Customized dataset feature extraction in Charades-STA style

wjun0830 / CGDETR

Official pytorch repository for CG-DETR "Correlation-guided Query-Dependency Calibration in Video Representation Learning for Temporal Grounding"

https://arxiv.org/abs/2311.08835

Other

109 stars 11 forks source link

Closed xijun-cs closed 4 months ago

xijun-cs commented 6 months ago

Hi,

Thanks for your awesome work!

I wanna try your method on a customized dataset, which is similar to Charades-STA.
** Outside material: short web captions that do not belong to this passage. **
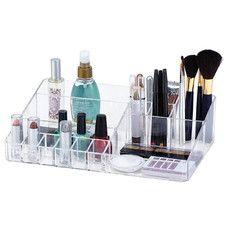 Wayfair Basics 15 Compartment Cosmetic Organizer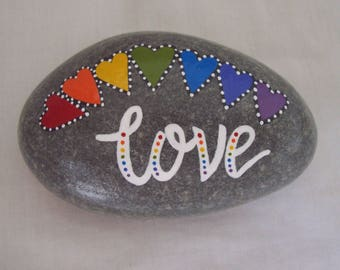 Painted Pebble LOVE Message Pebble Hand Painted Natural Pebble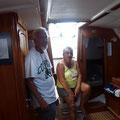 Sylvette et Marcel à bord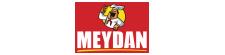 Meydan Eindhoven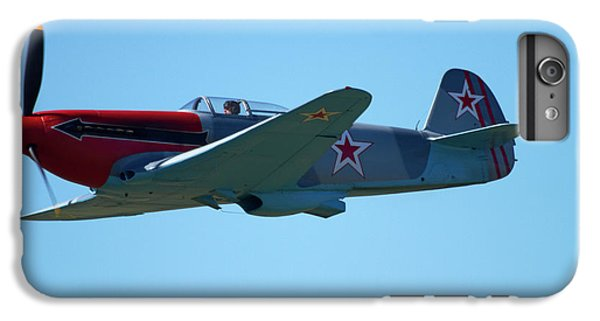 Yakovlev Yak-3 - Wwii Russian Fighter IPhone 6 Plus Case by David Wall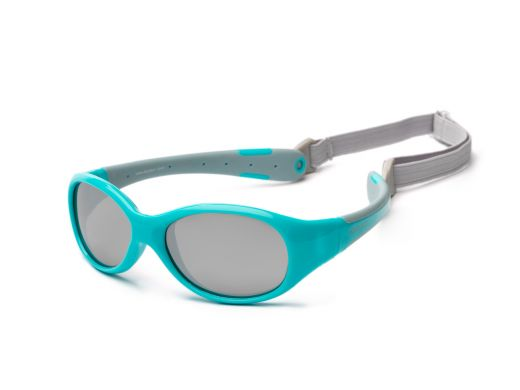 Kids Sunglasses-Aqua Grey 3+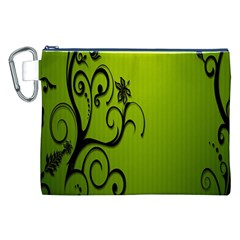 Illustration Wallpaper Barbusak Leaf Green Canvas Cosmetic Bag (XXL)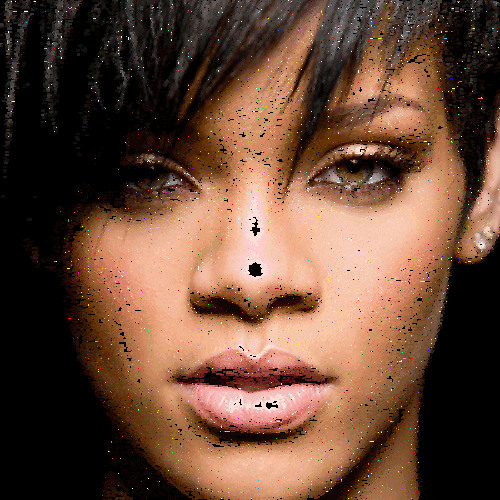 Rihanna - Stay [Trap Remix] Prod. by Grand Larceny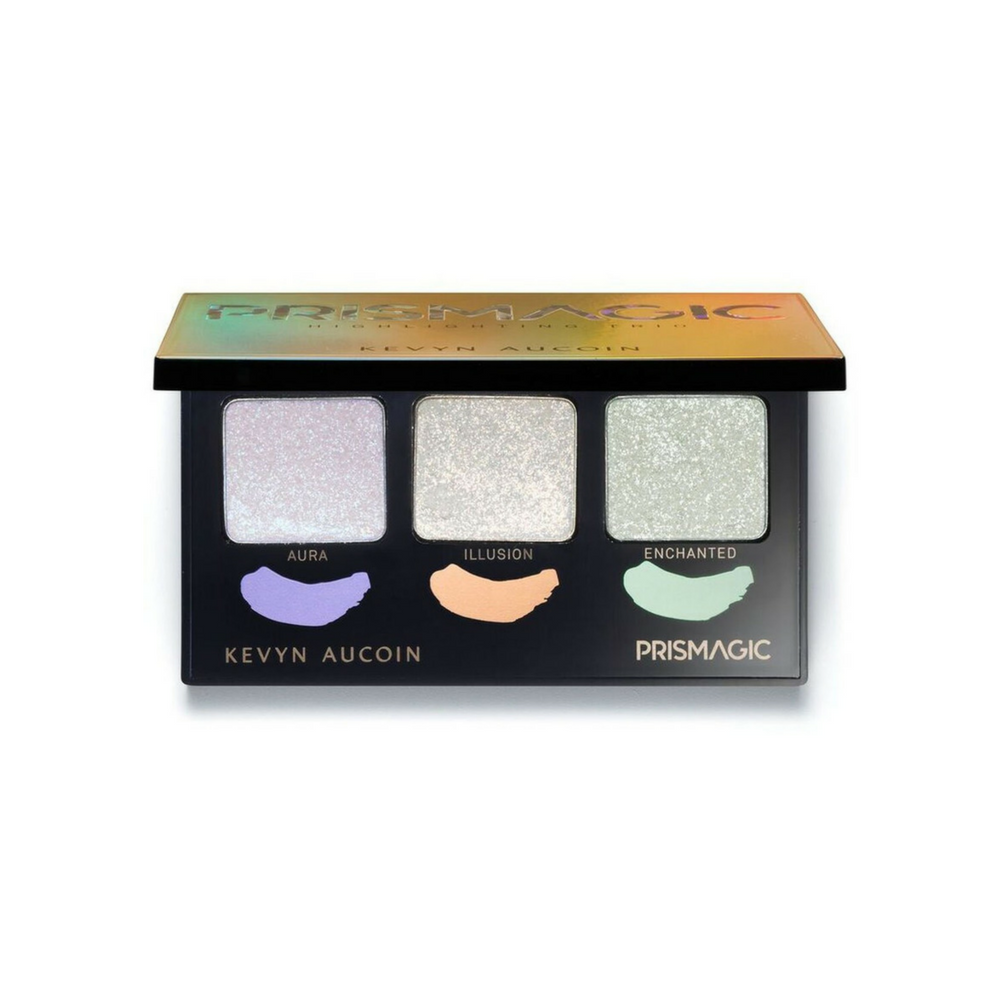 Kevyn Aucoin Png - Kevyn Aucoin Prismagic Highlighting Trio | Frends Beauty Supply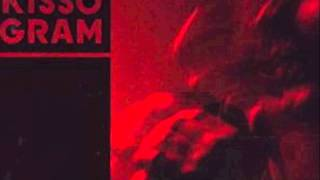 Owda Awba (Back Johnny Back) - Kissogram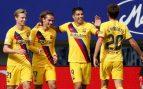 Slavia de Praga – Barça, en directo: Partido de Champions League hoy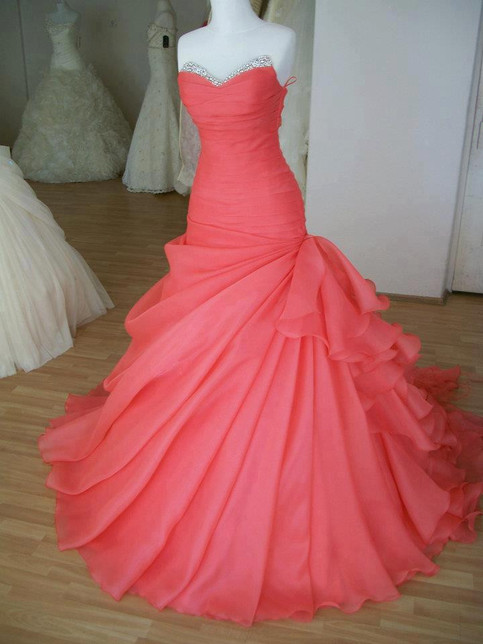 Gorgeous ball gown charming girl sweep train prom dress/evening dress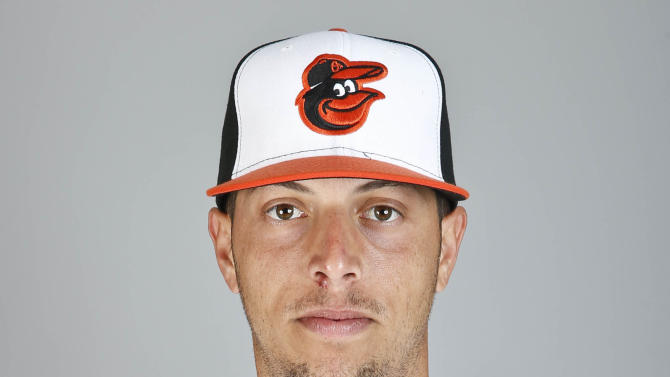 MLB: Baltimore Orioles-Photo Day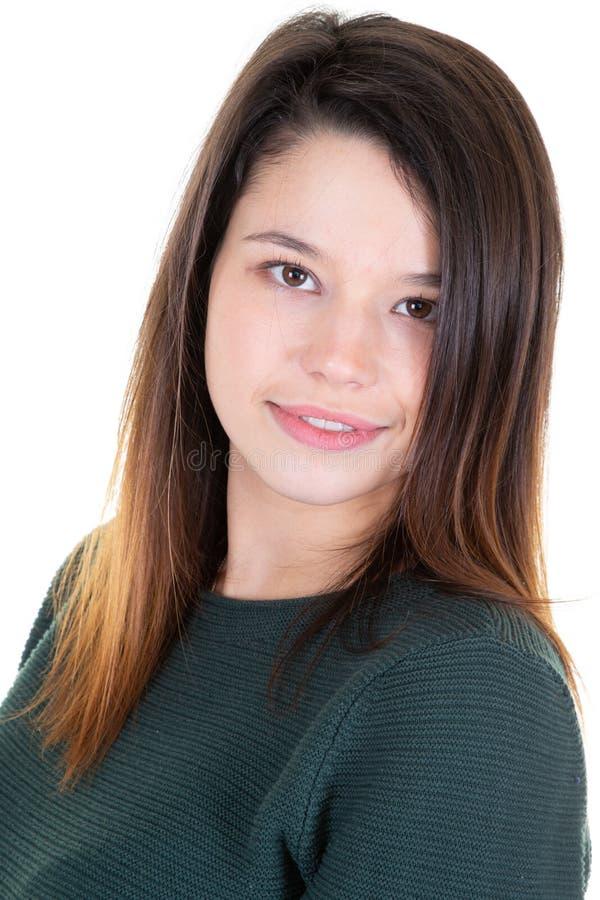 Portret ono wpatruje się pozytywnie atrakcyjna młoda kobieta fotografia royalty free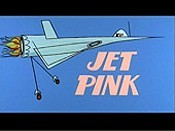 Jet Pink Picture Into Cartoon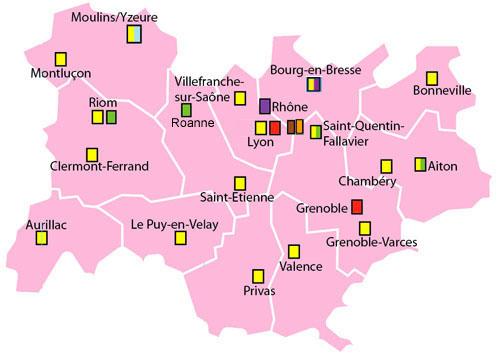En région   Rhône Alpes Auvergne   Association Genepi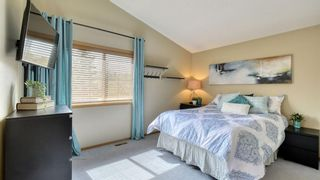 Photo 21: 184 Hidden Spring Close NW in Calgary: Hidden Valley Detached for sale : MLS®# A1141140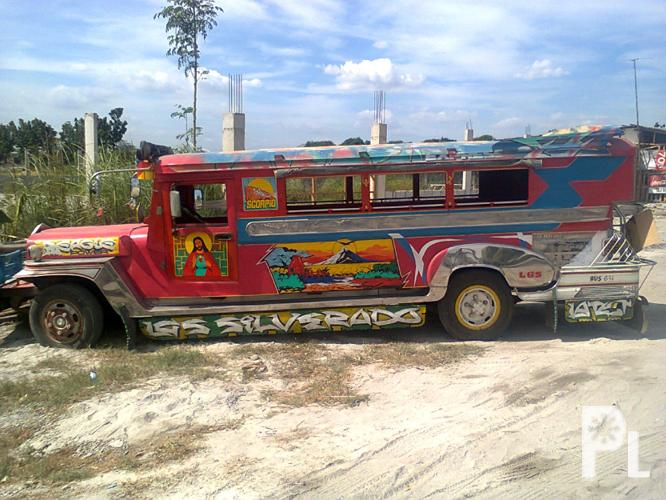 isuzu jeepney LGS Motors body mahaba 11 seaters ?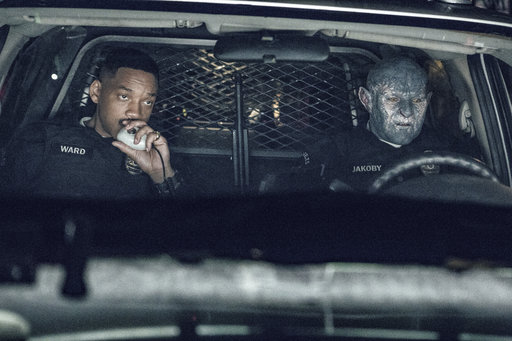 Netflix greenlights 'Bright' sequel, Smith to return as star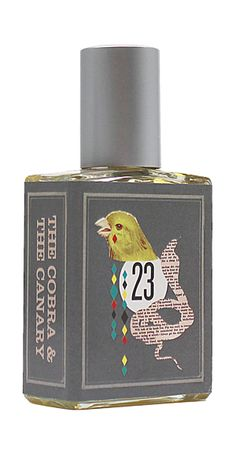 The Cobra & The Canary | Imaginary Authors Perfume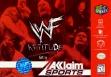 Logo Emulateurs WWF Attitude [USA]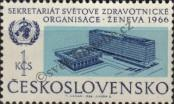 Stamp Czechoslovakia Catalog number: 1616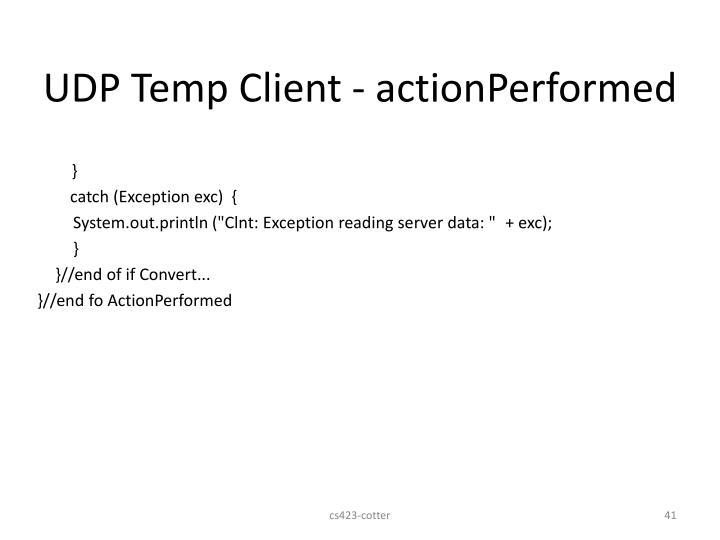 UDP Temp Client - actionPerformed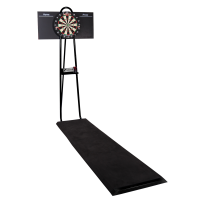 Complete with pro quality oche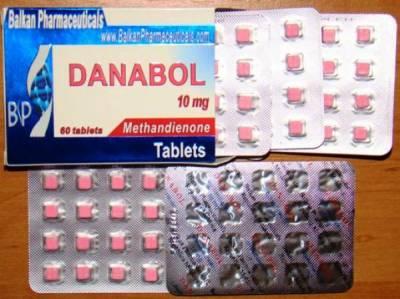 steroid pastile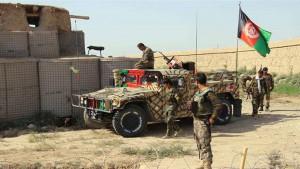 Tentara Taliban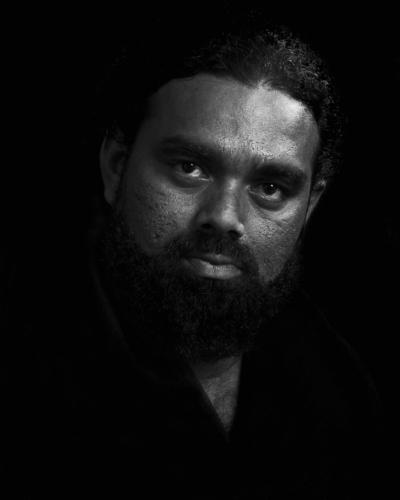 10 points-''Portrait''-Chandana Wickramaarachchi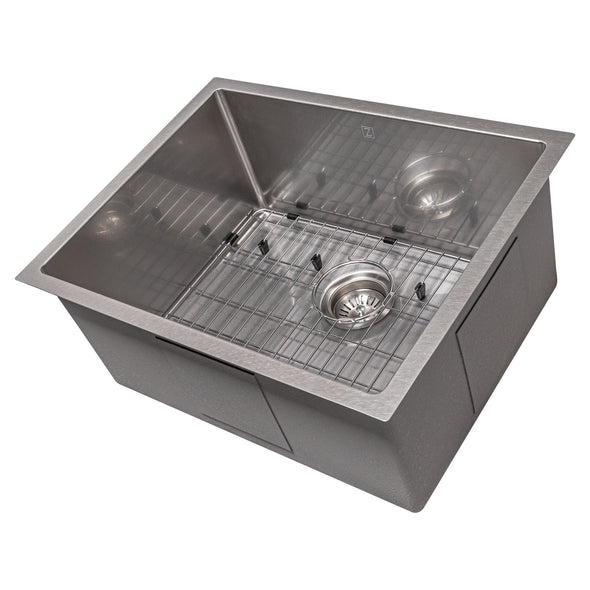ZLINE Meribel 23 Inch Undermount Single Bowl Sink in DuraSnow® Stainless Steel, SRS-23S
How can I extract the Slowfast + CLIP feature and the text feature on my own?

Best

wjun0830 commented 6 months ago

Hello.

Thank you for your interest in our work. For feature extraction, we suggest you to take a look at Official github repo for CLIP and Slowfast!

Thanks

xijun-cs commented 6 months ago

Thanks for your reply.

For double-check, is the clip model ViT-B/32 and slow-fast model SLOWFAST_8x8_R50?

Thanks

ArlixLin commented 4 months ago

Thanks for your reply.

For double-check, is the clip model ViT-B/32 and slow-fast model SLOWFAST_8x8_R50?

Thanks

I want to know it too~

wjun0830 commented 4 months ago

wjun0830 commented 4 months ago

And for the clip model yes we used clip b 32 model

ArlixLin commented 4 months ago

Thanks, I found my way (ORZ): Your job ->Umt->Moment-DETR->HERO_Video_Feature_Extractor

tiesanguaixia commented 3 months ago

And for the clip model yes we used clip b 32 model

Hi, the visual and text encoder are frozen, just use the offline features, right? Thank you!

wjun0830 commented 3 months ago

And for the clip model yes we used clip b 32 model

Hi, the visual and text encoder are frozen, just use the offline features, right? Thank you!

Yes you are right